Of all the companies surveyed, on average, “39 percent of company revenue is dependent on timber products.” For publicly traded companies, the report found that the revenue dependent on timber products at risk by deforestation is estimated to be up to $620 billion.”

A majority—80 percent—of all companies surveyed said they have identified “sufficient sources of sustainable material to meet future operational needs,” but several identified risks in their timber supply chain such as tightening regulations and the effect of climate change on availability and pricing.

Companies reported several strategies for moving toward a deforestation-free supply chain, including timber-use certification, a traceable supply chain, working with direct suppliers, conducting supplier audits and running training workshops with supply-chain partners.

According to the CDP report, companies faring well in their efforts to monitor their timber supply chain included Inditex, the Spanish parent company of Zara, and British retailer Marks and Spencer.

It was a similar story regarding cattle products. The survey found that the companies, on average, said 18 percent of their revenue was dependent on cattle products—putting an estimated $137 billion in revenue at risk by deforestation.
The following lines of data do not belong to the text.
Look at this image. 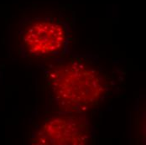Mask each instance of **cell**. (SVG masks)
<instances>
[{"label":"cell","mask_w":146,"mask_h":145,"mask_svg":"<svg viewBox=\"0 0 146 145\" xmlns=\"http://www.w3.org/2000/svg\"><path fill=\"white\" fill-rule=\"evenodd\" d=\"M44 79L55 110L62 113H86L100 102L108 87L96 64L76 57L50 66Z\"/></svg>","instance_id":"obj_1"},{"label":"cell","mask_w":146,"mask_h":145,"mask_svg":"<svg viewBox=\"0 0 146 145\" xmlns=\"http://www.w3.org/2000/svg\"><path fill=\"white\" fill-rule=\"evenodd\" d=\"M68 19L56 10L42 12L23 21L17 33V48L30 60L56 57L69 38Z\"/></svg>","instance_id":"obj_2"},{"label":"cell","mask_w":146,"mask_h":145,"mask_svg":"<svg viewBox=\"0 0 146 145\" xmlns=\"http://www.w3.org/2000/svg\"><path fill=\"white\" fill-rule=\"evenodd\" d=\"M91 131L82 114L62 113L45 119L36 130L31 144L39 145H82L89 144Z\"/></svg>","instance_id":"obj_3"}]
</instances>
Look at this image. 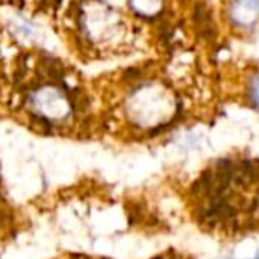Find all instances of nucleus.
Instances as JSON below:
<instances>
[{
	"instance_id": "obj_3",
	"label": "nucleus",
	"mask_w": 259,
	"mask_h": 259,
	"mask_svg": "<svg viewBox=\"0 0 259 259\" xmlns=\"http://www.w3.org/2000/svg\"><path fill=\"white\" fill-rule=\"evenodd\" d=\"M233 18L240 25H250L259 18V0H236L233 4Z\"/></svg>"
},
{
	"instance_id": "obj_1",
	"label": "nucleus",
	"mask_w": 259,
	"mask_h": 259,
	"mask_svg": "<svg viewBox=\"0 0 259 259\" xmlns=\"http://www.w3.org/2000/svg\"><path fill=\"white\" fill-rule=\"evenodd\" d=\"M83 30L92 42H104L122 30V23L109 9L103 6H92L83 14Z\"/></svg>"
},
{
	"instance_id": "obj_2",
	"label": "nucleus",
	"mask_w": 259,
	"mask_h": 259,
	"mask_svg": "<svg viewBox=\"0 0 259 259\" xmlns=\"http://www.w3.org/2000/svg\"><path fill=\"white\" fill-rule=\"evenodd\" d=\"M30 104L37 115L46 118H62L71 109L69 97L55 85H42L30 94Z\"/></svg>"
},
{
	"instance_id": "obj_6",
	"label": "nucleus",
	"mask_w": 259,
	"mask_h": 259,
	"mask_svg": "<svg viewBox=\"0 0 259 259\" xmlns=\"http://www.w3.org/2000/svg\"><path fill=\"white\" fill-rule=\"evenodd\" d=\"M256 259H259V252H257V256H256Z\"/></svg>"
},
{
	"instance_id": "obj_4",
	"label": "nucleus",
	"mask_w": 259,
	"mask_h": 259,
	"mask_svg": "<svg viewBox=\"0 0 259 259\" xmlns=\"http://www.w3.org/2000/svg\"><path fill=\"white\" fill-rule=\"evenodd\" d=\"M131 4L141 14H154L160 7V0H131Z\"/></svg>"
},
{
	"instance_id": "obj_5",
	"label": "nucleus",
	"mask_w": 259,
	"mask_h": 259,
	"mask_svg": "<svg viewBox=\"0 0 259 259\" xmlns=\"http://www.w3.org/2000/svg\"><path fill=\"white\" fill-rule=\"evenodd\" d=\"M249 94H250V99H252L254 106H256V108L259 109V74L252 79V81H250Z\"/></svg>"
}]
</instances>
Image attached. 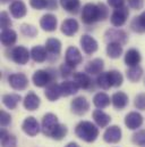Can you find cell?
Segmentation results:
<instances>
[{
	"label": "cell",
	"instance_id": "obj_7",
	"mask_svg": "<svg viewBox=\"0 0 145 147\" xmlns=\"http://www.w3.org/2000/svg\"><path fill=\"white\" fill-rule=\"evenodd\" d=\"M104 39L107 42H118L120 45H125L127 42V33L119 29H109L104 34Z\"/></svg>",
	"mask_w": 145,
	"mask_h": 147
},
{
	"label": "cell",
	"instance_id": "obj_24",
	"mask_svg": "<svg viewBox=\"0 0 145 147\" xmlns=\"http://www.w3.org/2000/svg\"><path fill=\"white\" fill-rule=\"evenodd\" d=\"M45 49L49 54L57 57L61 53V42L56 38H50L45 42Z\"/></svg>",
	"mask_w": 145,
	"mask_h": 147
},
{
	"label": "cell",
	"instance_id": "obj_38",
	"mask_svg": "<svg viewBox=\"0 0 145 147\" xmlns=\"http://www.w3.org/2000/svg\"><path fill=\"white\" fill-rule=\"evenodd\" d=\"M98 86L104 90H108L111 88V82H110V76H109V72H104V73H100L98 79H96Z\"/></svg>",
	"mask_w": 145,
	"mask_h": 147
},
{
	"label": "cell",
	"instance_id": "obj_20",
	"mask_svg": "<svg viewBox=\"0 0 145 147\" xmlns=\"http://www.w3.org/2000/svg\"><path fill=\"white\" fill-rule=\"evenodd\" d=\"M141 59H142V57H141L140 51L137 49H134V48L127 50V53L125 55V63L129 67L138 65L141 63Z\"/></svg>",
	"mask_w": 145,
	"mask_h": 147
},
{
	"label": "cell",
	"instance_id": "obj_25",
	"mask_svg": "<svg viewBox=\"0 0 145 147\" xmlns=\"http://www.w3.org/2000/svg\"><path fill=\"white\" fill-rule=\"evenodd\" d=\"M93 119L95 121V123L100 127V128H106L108 127V124L111 122V117L107 113H104L101 110H95L93 112Z\"/></svg>",
	"mask_w": 145,
	"mask_h": 147
},
{
	"label": "cell",
	"instance_id": "obj_21",
	"mask_svg": "<svg viewBox=\"0 0 145 147\" xmlns=\"http://www.w3.org/2000/svg\"><path fill=\"white\" fill-rule=\"evenodd\" d=\"M44 95L45 97L50 100V102H56L59 99L60 96H63L61 94V89H60V84H57V83H50L45 91H44Z\"/></svg>",
	"mask_w": 145,
	"mask_h": 147
},
{
	"label": "cell",
	"instance_id": "obj_41",
	"mask_svg": "<svg viewBox=\"0 0 145 147\" xmlns=\"http://www.w3.org/2000/svg\"><path fill=\"white\" fill-rule=\"evenodd\" d=\"M11 24L13 23H11V20L9 17L8 13L2 11L1 15H0V26H1V29L2 30H7V29H9L11 26Z\"/></svg>",
	"mask_w": 145,
	"mask_h": 147
},
{
	"label": "cell",
	"instance_id": "obj_26",
	"mask_svg": "<svg viewBox=\"0 0 145 147\" xmlns=\"http://www.w3.org/2000/svg\"><path fill=\"white\" fill-rule=\"evenodd\" d=\"M17 40V33L11 30V29H7V30H2L1 32V43L5 47H10L13 46Z\"/></svg>",
	"mask_w": 145,
	"mask_h": 147
},
{
	"label": "cell",
	"instance_id": "obj_47",
	"mask_svg": "<svg viewBox=\"0 0 145 147\" xmlns=\"http://www.w3.org/2000/svg\"><path fill=\"white\" fill-rule=\"evenodd\" d=\"M125 1H126V0H108V3L110 7L117 9V8H121V7H124Z\"/></svg>",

Seventy-one percent of the companies surveyed said they had identified sources of sustainable material to meet their future needs.

The CDP report highlights the work of Inditex and Marks and Spencer as well as Kering, the French owner of luxury labels such as Alexander McQueen, Balenciaga and Gucci as well as action-sports brands Puma and Volcom.

CDP, which was formerly called the Carbon Disclosure Project, is an international nonprofit that provides a global system for companies, cities, states and regions “to measure, disclose, manage and share vital information on their environmental performance.”

According to Paul Simpson, chief executive officer of CDP, deforestation leads to 15 percent of global greenhouse gas emissions.

“Protecting the world’s forests will help underpin economic development for hundreds of millions of people around the world,” he said. “It will help ensure that companies relying on the commodities that contribute most to deforestation—cattle products, palm oil, soy and timber products—have access to robust and sustainable supply chains in the future.”

The CDP report was produced on behalf of 365 investors who represent investments of $22 trillion. Despite the report’s findings that “a significant share of income is derived from commodities linked to deforestation,” only 42 percent of the companies surveyed had looked at how the availability of these commodities would affect their “growth strategy over the next five or more years.”